Бердяев стремится сблизить Бога и человека, тогда как для Шестова
в ветхозаветном духе между человеком и Богом все больше и больше разверзается бездна.
Таким
образом, говорить о принадлежности и Бердяева и Шестова
к экзистенциализму довольно сложно. Если Бердяев — христианский персоналист и
экзистенциальный мыслитель задолго до возникновения «экзистенциализма», то
Шестов — еще более одинокая фигура в пространстве европейской философии ХХ
столетия. К концу жизни их мировоззрения все больше расходятся, хотя при этом
они сохраняют теплые личные отношения. Различной оказывается и судьба их
наследия во Франции, ставшей для обоих второй родиной, как, впрочем, и на
Западе в целом.11 При жизни Бердяев имел
значительно большую известность в мире, чем Шестов, и после Второй мировой
войны был даже номинирован на Нобелевскую премию. Однако это была известность
скорее не столько философа, метафизика, сколько специалиста и исследователя
«русской души», «русского коммунизма», православия и марксизма. Как свободный
христианский мыслитель он плохо воспринимался и постепенно после Второй мировой
войны оказался практически забыт. Тогда как известность Шестова именно
благодаря его «беспочвенности», его критике рационализма, непринадлежности ни к
одной из конфессий постепенно росла. К столетию
мыслителя в 1966 году многие его работы были переизданы и переведены на
европейские языки, в разных странах (Голландия, Шотландия) возникают общества по
изучению его наследия.
Бердяев
же в Советской России с начала 1960-х активно читается в интеллектуальном
андеграунде как наиболее влиятельный христианский либеральный мыслитель. И,
наконец, с конца 1980-х в России начинается новый бердяевский
бум — бесчисленные издания и переиздания его работ,
продолжающиеся по сей день. И хотя так называемые «профессиональные
философы» по-прежнему воротят нос от его часто хаотических, сумбурных текстов –
еще с тех пор как ядовитый скептик Густав Шпет пустил
в оборот уничижительное «Белибердяев», — количество
переизданий его книг не уменьшается. Но, как ни странно, значительная часть бердяевского наследия остается недоступной для читающей
публики. Главный «русский персоналист», помимо прочего, был блестящим, глубоким
историком мысли и культуры. Из философов его круга так много, как Бердяев,
никто не читал.
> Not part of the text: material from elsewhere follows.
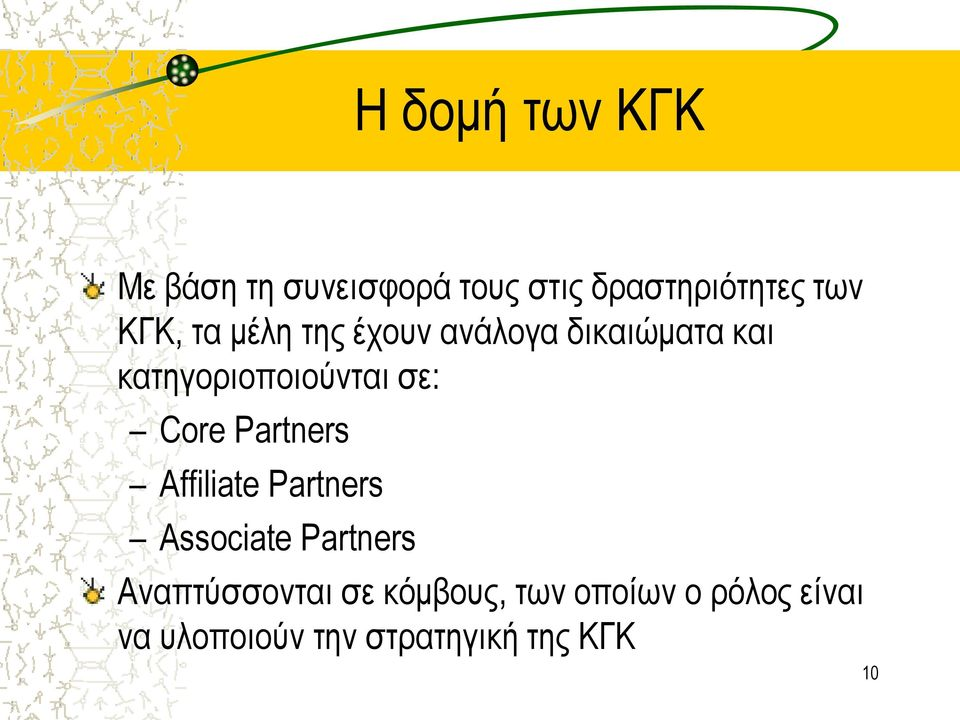 Core Partners Affiliate Partners Associate Partners Αναπτύσσονται σε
И до 1917 года и в эмиграции им напечатаны в периодике сотни
статей, заметок, рецензий на самые различные литературно-философские и
политические темы, тексты о русских (от Блока до Бориса Поплавского) и западных
(от Жозефа де Местра, Гюисманса, Леона Блуа до
Хайдеггера и Мартина Бубера) авторах. Они еще ждут
своих издателей и читателей.
1 Benjamin Fondane.
Rencontres avec Leon Chestov. Paris,
1982. р. 37—38.
2 Бердяев Н. Самопознание. Л., 1990. С. 133.
3 Русская религиозно-философская мысль ХХ века.
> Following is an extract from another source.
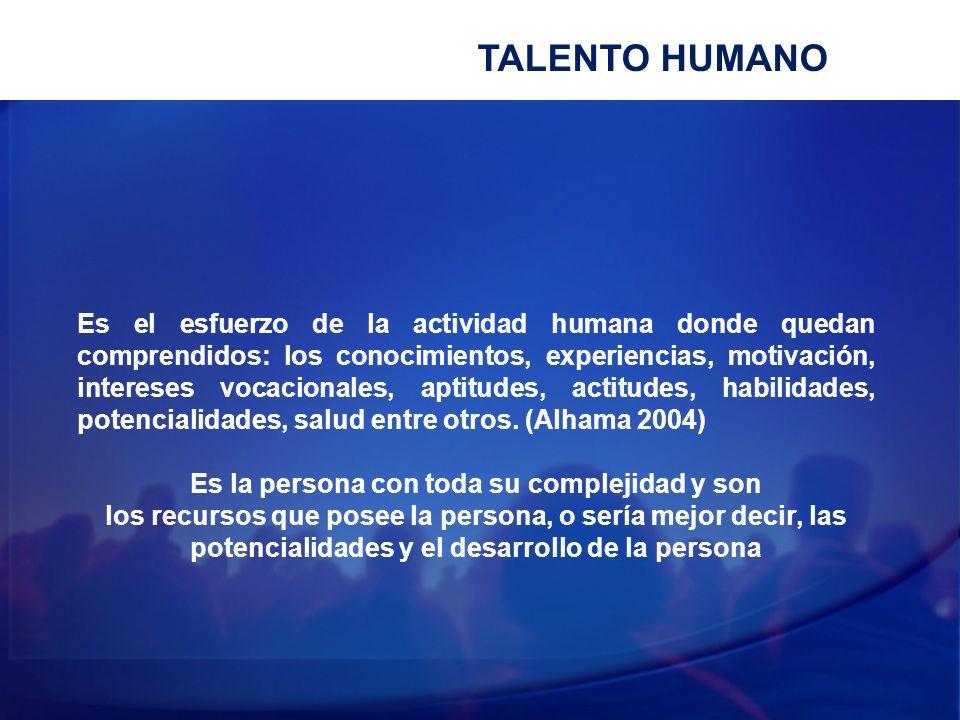 Es el esfuerzo de la actividad humana donde quedan comprendidos: los conocimientos, experiencias, motivación, intereses vocacionales, aptitudes, actit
Сборник статей под ред. Н. П. Полторацкого. Питтсбург,
1975. С. 160.
4 Шестов Л. Апофеоз беспочвенности. Опыт адогматического мышления. Л., 1991. с. 88.
5 Цит. по: Баранова-Шестова Н. Жизнь Льва Шестова.
Т. 1. Paris, 1983. С. 74—75.
6 Там же. С. 76—77.
7 Там же. С. 286.
8 Там же.
9 Там же. С. 287.
10 Там же. С. 288.
11 См.: Русская
религиозно-философская мысль ХХ века.